Discussion:
Bug#1042029: graph-tool: FTBFS: collect2: fatal error: ld terminated with signal 9 [Killed]
Add Reply
Lucas Nussbaum
2023-07-25 21:20:13 UTC
Reply
Permalink
Source: graph-tool
Version: 2.45+ds-10
Severity: serious
Justification: FTBFS
Tags: trixie sid ftbfs
User: ***@debian.org
Usertags: ftbfs-20230724 ftbfs-trixie

Hi,

During a rebuild of all packages in sid, your package failed to build
on amd64.
/bin/bash ./libtool --tag=CXX --mode=link g++ -std=gnu++17 -fopenmp -O3 -fvisibility=default -fvisibility-inlines-hidden -Wno-deprecated -Wall -Wextra -ftemplate-backtrace-limit=0 -g -O2 -ffile-prefix-map=/<<PKGBUILDDIR>>=. -fstack-protector-strong -Wformat -Werror=format-security -module -avoid-version -export-dynamic -no-undefined -Wl,-E -Wl,--as-needed -Wl,-z,relro -Wl,-z,now -o libgraph_tool_util.la -rpath /usr/lib/python3.11/dist-packages/graph_tool/util src/graph/util/graph_search.lo src/graph/util/graph_util_bind.lo -L/usr/lib/x86_64-linux-gnu -lpython3.11 -L/usr/lib/x86_64-linux-gnu -lboost_iostreams -lboost_python311 -lboost_regex -lboost_context -lboost_coroutine -lexpat -lgmp -lgmp
libtool: link: g++ -fPIC -DPIC -shared -nostdlib /usr/lib/gcc/x86_64-linux-gnu/13/../../../x86_64-linux-gnu/crti.o /usr/lib/gcc/x86_64-linux-gnu/13/crtbeginS.o src/graph/util/.libs/graph_search.o src/graph/util/.libs/graph_util_bind.o -L/usr/lib/x86_64-linux-gnu -lpython3.11 -lboost_iostreams -lboost_python311 -lboost_regex -lboost_context -lboost_coroutine -lexpat -lgmp -L/usr/lib/gcc/x86_64-linux-gnu/13 -L/usr/lib/gcc/x86_64-linux-gnu/13/../../../x86_64-linux-gnu -L/usr/lib/gcc/x86_64-linux-gnu/13/../../../../lib -L/lib/x86_64-linux-gnu -L/lib/../lib -L/usr/lib/../lib -L/usr/lib/gcc/x86_64-linux-gnu/13/../../.. -lstdc++ -lm -lc -lgcc_s /usr/lib/gcc/x86_64-linux-gnu/13/crtendS.o /usr/lib/gcc/x86_64-linux-gnu/13/../../../x86_64-linux-gnu/crtn.o -fopenmp -O3 -g -O2 -fstack-protector-strong -Wl,-E -Wl,--as-needed -Wl,-z -Wl,relro -Wl,-z -Wl,now -fopenmp -Wl,-soname -Wl,libgraph_tool_util.so -o .libs/libgraph_tool_util.so
libtool: link: ( cd ".libs" && rm -f "libgraph_tool_util.la" && ln -s "../libgraph_tool_util.la" "libgraph_tool_util.la" )
collect2: fatal error: ld terminated with signal 9 [Killed]
compilation terminated.

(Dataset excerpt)
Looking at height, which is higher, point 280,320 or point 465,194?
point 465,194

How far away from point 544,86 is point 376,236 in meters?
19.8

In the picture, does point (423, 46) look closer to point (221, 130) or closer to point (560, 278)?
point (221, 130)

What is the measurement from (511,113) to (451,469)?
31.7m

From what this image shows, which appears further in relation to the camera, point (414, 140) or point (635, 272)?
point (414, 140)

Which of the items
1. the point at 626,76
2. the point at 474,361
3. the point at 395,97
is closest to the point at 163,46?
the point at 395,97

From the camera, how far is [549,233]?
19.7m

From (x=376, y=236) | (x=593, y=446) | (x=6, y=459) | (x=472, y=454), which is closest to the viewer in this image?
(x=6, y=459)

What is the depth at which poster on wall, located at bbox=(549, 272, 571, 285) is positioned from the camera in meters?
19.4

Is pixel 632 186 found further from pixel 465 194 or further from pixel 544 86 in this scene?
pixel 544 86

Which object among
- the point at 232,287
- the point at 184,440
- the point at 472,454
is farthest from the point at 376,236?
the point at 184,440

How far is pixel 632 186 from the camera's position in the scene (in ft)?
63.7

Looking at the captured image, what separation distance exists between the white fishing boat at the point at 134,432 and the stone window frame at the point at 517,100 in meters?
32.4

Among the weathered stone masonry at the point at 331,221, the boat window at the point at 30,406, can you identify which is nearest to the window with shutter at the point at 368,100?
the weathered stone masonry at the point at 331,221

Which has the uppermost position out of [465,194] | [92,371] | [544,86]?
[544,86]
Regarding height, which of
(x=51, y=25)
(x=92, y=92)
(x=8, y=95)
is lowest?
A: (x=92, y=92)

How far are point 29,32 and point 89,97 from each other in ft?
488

> **Tasks and exercises**
- a) Reproduce the records word for word, from the line containing "Among the weathered" through the end of the records.
- b) Go on with the graph-tool build failure report, picking up right after its final line.

> **Exercise results**
- a)
Among the weathered stone masonry at the point at 331,221, the boat window at the point at 30,406, can you identify which is nearest to the window with shutter at the point at 368,100?
the weathered stone masonry at the point at 331,221

Which has the uppermost position out of [465,194] | [92,371] | [544,86]?
[544,86]
Regarding height, which of
(x=51, y=25)
(x=92, y=92)
(x=8, y=95)
is lowest?
A: (x=92, y=92)

How far are point 29,32 and point 89,97 from each other in ft?
488

- b)
make[2]: *** [Makefile:3339: libgraph_tool_inference.la] Error 1
The full build log is available from:
http://qa-logs.debian.net/2023/07/24/graph-tool_2.45+ds-10_unstable.log

All bugs filed during this archive rebuild are listed at:
https://bugs.debian.org/cgi-bin/pkgreport.cgi?tag=ftbfs-20230724;users=***@debian.org
or:
https://udd.debian.org/bugs/?release=na&merged=ign&fnewerval=7&flastmodval=7&fusertag=only&fusertagtag=ftbfs-20230724&fusertaguser=***@debian.org&allbugs=1&cseverity=1&ctags=1&caffected=1#results

A list of current common problems and possible solutions is available at
http://wiki.debian.org/qa.debian.org/FTBFS . You're welcome to contribute!

If you reassign this bug to another package, please mark it as 'affects'-ing
this package. See https://www.debian.org/Bugs/server-control#affects

If you fail to reproduce this, please provide a build log and diff it with mine
so that we can identify if something relevant changed in the meantime.
Santiago Vila
2023-10-08 20:10:01 UTC
Reply
Permalink
found 1042029 2.45+ds-10
tags 1042029 + patch
thanks
Hi Lucas, I could not reproduce the issue in the current Sid environment
(I tried twice) so I am closing the bug. It is highly probable that
your build encountered a resource issue as this software is really heavy to build.
Hello.

This is certainly heavy to build.

However, it is so needlessly.

For example, configure.ac unconditionally adds -O3 to CXXFLAGS.
This is already a bug, because packages should honor whatever comes
from dpkg-buildflags (usually -O2).

Trivial patch attached. While I have not tested specifically if it solves
the issue for me, I think it is a patch which should be applied in either case.

[ For the record, I also tried to build this package and it also failed for me.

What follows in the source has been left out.